In North America and Europe the 1950s were revolutionary in regards to popular music, as it started a dramatic shift from traditional pop music to modern pop music, largely in part due to the rise of Rock and roll.
Rock & Roll began to dominate popular music starting in the mid-1950s with origins in a variety of genres including blues, rhythm & blues, country, and pop. Major rock artists of the 1950s include Elvis Presley, Buddy Holly, Chuck Berry, Little Richard, Jerry Lee Lewis, Ritchie Valens, Eddie Cochran, Gene Vincent, Carl Perkins, Bill Haley, and Larry Williams. Rock & Roll helped the electric guitar become the dominating instrument in popular music starting in the 1950s, and the decade saw the release of the Fender Stratocaster[1] and Gibson Les Paul.[2] In the ensuing decades rock & roll would branch out to a variety of genres and sub-genres all under the umbrella of rock music, with rock becoming the dominant musical genre throughout the 20th century.[3]
Traditional pop music experienced a decline in popularity starting in the mid-1950s, however artists such as Perry Como and Patti Page dominated the pop charts during the first half of the decade, and artists such as Frank Sinatra and Dean Martin remained popular throughout the 1950s and the ensuing decades.[5]
The 1950s were one of country music's most influential decades, with artists such as Johnny Cash, Hank Williams, and Patsy Cline being some of the decade's most notable.
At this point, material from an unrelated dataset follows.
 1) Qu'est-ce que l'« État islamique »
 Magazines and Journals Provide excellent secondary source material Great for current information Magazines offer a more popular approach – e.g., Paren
The honky-tonk style of country music remained heavily popular during the decade, and the late 1950s gave rise to the Nashville sound.[6]
Blues music was highly influential to popular music in the 1950s, having directly influenced rock & roll, and many blues and rhythm & blues artists found commercial success throughout the 1950s, such as Ray Charles.[7]
The birth of soul music occurred during the 1950s, and the genre would come to dominate the US R&B charts by the early 1960s. Soul artists of the 1950s include Sam Cooke and James Brown.[8]
Jazz music was revolutionized during the 1950s with the rise of bebop, hard bop, modal jazz, and cool jazz. Notable jazz artists of the time include Miles Davis, Dave Brubeck, Thelonious Monk, Bill Evans, John Coltrane, and Chet Baker.[9]
In Europe, the European Broadcasting Union started the Eurovision Song Contest in 1956. In France, the Chanson Française genre dominated the music scene.
Popular Latin styles of the 1950s includes the mambo, salsa, and merengue.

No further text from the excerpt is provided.